NICOSIA (Reuters) – Thousands of workers walked off the job in Cyprus on Thursday in a standoff with employers over their demand for inflation-linked salary increases, in the first broad mobilisation in decades.
Twelve public and private sector unions called the three-hour work stoppage, which started at 1000 GMT. It affected all but essential services in the public sector and caused flight delays at the island’s airports.
Unionised workers are demanding full restoration of a wage indexation system, the Cost of Living Allowance (CoLA), which uses the Consumer Price Index (CPI) as a benchmark for wage adjustments.
General strikes in Cyprus are rare, and Thursday’s action comes days before a presidential election on Feb. 5. Employer groups have long campaigned for changes to the way CoLA, first introduced in 1944, is calculated.
The last time workers took to the streets over CoLA was in the 1990s.

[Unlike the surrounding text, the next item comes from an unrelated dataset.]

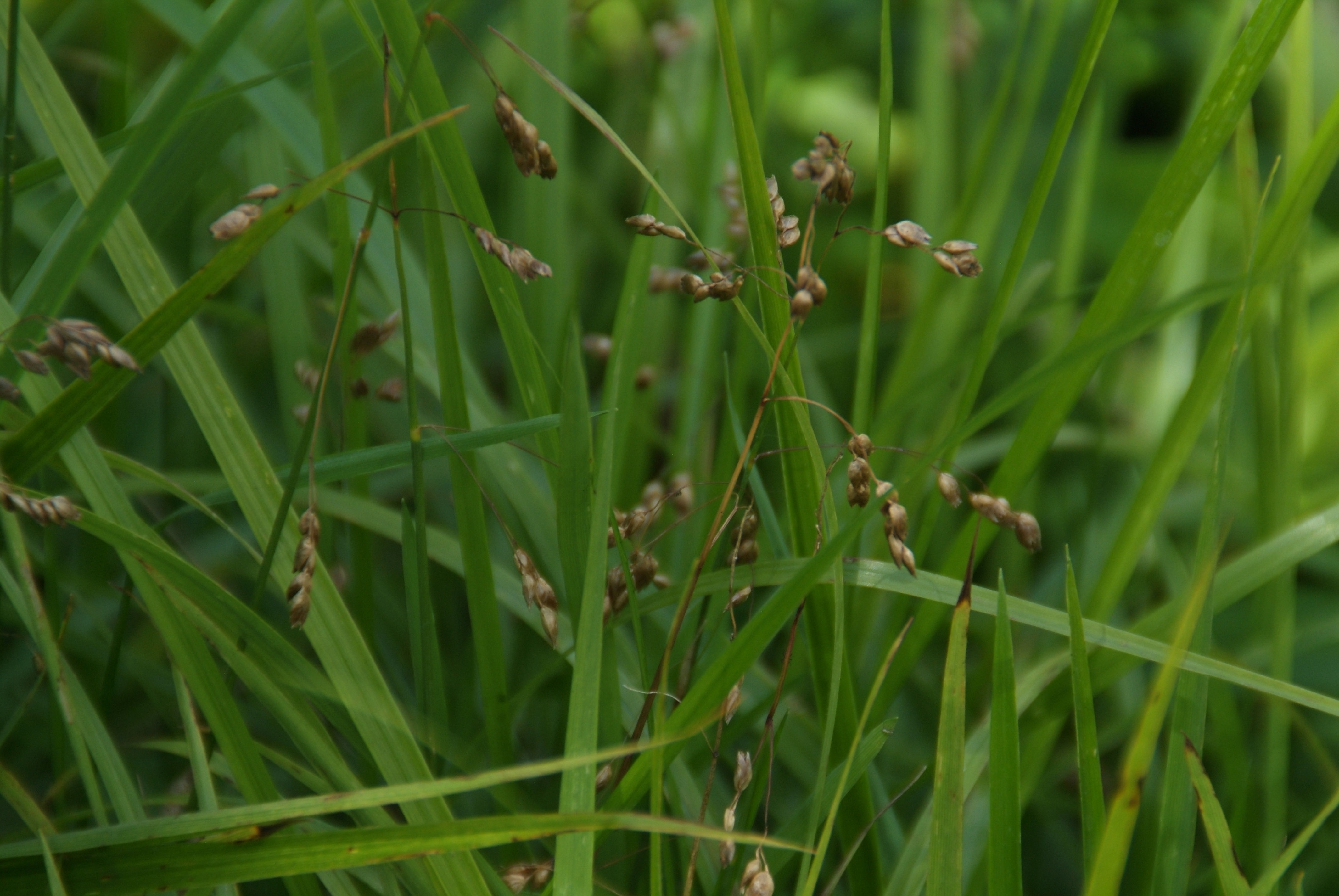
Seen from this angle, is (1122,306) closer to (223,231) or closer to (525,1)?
(223,231)

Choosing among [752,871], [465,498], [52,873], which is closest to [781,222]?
[465,498]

“We want to send a clear message that we will neither accept dismantling or erosion of this system,” said Stratis Matheou, head of the PASYDY civil servants union.
Inflation was running at 8.4% between January and December 2022, marking the fastest pace of price increases on the island in four decades. Unions say employers are offering 4.34%.
CoLA was frozen in 2013, when Cyprus was shaken by a financial crisis which required an international bailout. A transition agreement in 2017, which offered employees 50% of the CoLA increment, expired in December 2022.
An estimated 45%-50% of the workforce who are unionised, in the vast majority public sector workers, are covered by the system.